Clean up the GCP environment

Unless you plan to continue using the resources you created while using this notebook, you should delete them once you are done to avoid incurring charges to your GCP account. You can either delete the project containing the resources, or keep the project but delete just those resources.

Either way, you should remove the resources so you won't be billed for them in the future.
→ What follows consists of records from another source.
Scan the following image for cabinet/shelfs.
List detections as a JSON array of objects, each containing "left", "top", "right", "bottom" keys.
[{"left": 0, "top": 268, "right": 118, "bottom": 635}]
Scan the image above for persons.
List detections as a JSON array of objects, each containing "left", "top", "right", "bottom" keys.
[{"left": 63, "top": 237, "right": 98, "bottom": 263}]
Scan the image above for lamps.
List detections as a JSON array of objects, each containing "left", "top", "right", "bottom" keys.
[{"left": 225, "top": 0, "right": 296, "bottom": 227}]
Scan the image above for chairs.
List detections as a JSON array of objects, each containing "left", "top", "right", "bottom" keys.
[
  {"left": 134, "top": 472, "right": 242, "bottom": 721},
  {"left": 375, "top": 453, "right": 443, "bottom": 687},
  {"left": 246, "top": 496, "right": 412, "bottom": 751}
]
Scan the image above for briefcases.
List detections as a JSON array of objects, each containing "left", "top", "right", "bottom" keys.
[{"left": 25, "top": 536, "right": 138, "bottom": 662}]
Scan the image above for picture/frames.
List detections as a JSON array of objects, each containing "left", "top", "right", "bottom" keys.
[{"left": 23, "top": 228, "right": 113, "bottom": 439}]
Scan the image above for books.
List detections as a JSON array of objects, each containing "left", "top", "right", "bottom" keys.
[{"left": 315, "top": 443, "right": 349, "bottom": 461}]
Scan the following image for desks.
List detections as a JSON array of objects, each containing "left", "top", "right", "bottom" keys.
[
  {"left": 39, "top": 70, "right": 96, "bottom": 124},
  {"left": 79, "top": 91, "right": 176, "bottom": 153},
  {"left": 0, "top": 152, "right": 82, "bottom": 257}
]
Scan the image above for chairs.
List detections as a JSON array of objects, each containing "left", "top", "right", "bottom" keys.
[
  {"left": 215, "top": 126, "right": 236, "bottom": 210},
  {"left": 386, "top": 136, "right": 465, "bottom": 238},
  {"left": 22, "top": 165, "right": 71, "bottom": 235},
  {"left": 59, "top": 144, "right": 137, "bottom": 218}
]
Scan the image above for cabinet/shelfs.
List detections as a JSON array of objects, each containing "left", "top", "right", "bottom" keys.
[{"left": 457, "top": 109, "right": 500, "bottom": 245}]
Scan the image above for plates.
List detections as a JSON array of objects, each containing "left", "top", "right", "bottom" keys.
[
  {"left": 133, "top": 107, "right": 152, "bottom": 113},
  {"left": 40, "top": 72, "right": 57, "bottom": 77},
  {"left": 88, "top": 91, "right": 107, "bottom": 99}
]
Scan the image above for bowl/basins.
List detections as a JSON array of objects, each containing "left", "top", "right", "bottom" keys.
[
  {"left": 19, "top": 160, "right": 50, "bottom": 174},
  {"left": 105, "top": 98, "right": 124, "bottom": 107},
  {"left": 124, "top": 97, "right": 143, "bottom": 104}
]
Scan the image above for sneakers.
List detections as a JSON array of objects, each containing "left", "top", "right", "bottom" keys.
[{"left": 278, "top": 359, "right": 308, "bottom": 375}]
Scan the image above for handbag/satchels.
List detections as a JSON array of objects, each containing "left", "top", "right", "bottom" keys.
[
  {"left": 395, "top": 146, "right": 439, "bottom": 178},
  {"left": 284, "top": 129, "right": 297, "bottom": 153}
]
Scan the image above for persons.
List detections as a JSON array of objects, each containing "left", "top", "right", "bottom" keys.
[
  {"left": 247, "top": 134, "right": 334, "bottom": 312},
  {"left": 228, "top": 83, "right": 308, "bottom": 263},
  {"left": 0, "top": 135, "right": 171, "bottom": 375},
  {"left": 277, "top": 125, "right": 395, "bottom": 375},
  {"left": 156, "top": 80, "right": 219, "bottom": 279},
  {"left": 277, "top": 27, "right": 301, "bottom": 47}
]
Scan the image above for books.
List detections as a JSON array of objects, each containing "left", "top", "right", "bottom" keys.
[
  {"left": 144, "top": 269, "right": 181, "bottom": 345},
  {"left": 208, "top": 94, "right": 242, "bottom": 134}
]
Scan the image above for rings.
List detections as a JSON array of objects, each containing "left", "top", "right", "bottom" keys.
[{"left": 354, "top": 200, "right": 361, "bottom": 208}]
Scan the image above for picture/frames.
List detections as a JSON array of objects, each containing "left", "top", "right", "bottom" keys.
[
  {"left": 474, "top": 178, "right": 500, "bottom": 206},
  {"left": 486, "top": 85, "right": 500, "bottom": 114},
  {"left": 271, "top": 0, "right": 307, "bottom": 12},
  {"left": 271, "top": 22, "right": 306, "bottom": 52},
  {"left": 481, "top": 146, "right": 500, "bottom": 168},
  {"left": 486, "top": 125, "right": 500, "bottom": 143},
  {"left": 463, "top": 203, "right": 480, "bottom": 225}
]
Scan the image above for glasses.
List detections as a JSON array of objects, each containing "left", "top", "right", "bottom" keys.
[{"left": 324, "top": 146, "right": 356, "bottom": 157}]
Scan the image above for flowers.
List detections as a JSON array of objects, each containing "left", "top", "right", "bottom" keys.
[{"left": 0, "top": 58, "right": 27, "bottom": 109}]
The following sections describe how to delete these resources.

Delete the project

The easiest way to eliminate billing is to delete the project you created for the solution.

  1. In the Cloud Console, go to the Manage resources page.
  2. In the project list, select the project that you want to delete, and then click Delete.
  3. In the dialog, type the project ID, and then click Shut down to delete the project.

Delete the components

If you don't want to delete the project, delete the billable components of the solution. These include:

  1. The demand-forecasting AI Platform notebook instance.
  2. The bqmlforecast BigQuery dataset.

Disclaimer

This is not an officially supported Google product.

All files in this folder are under the Apache License, Version 2.0 unless noted otherwise.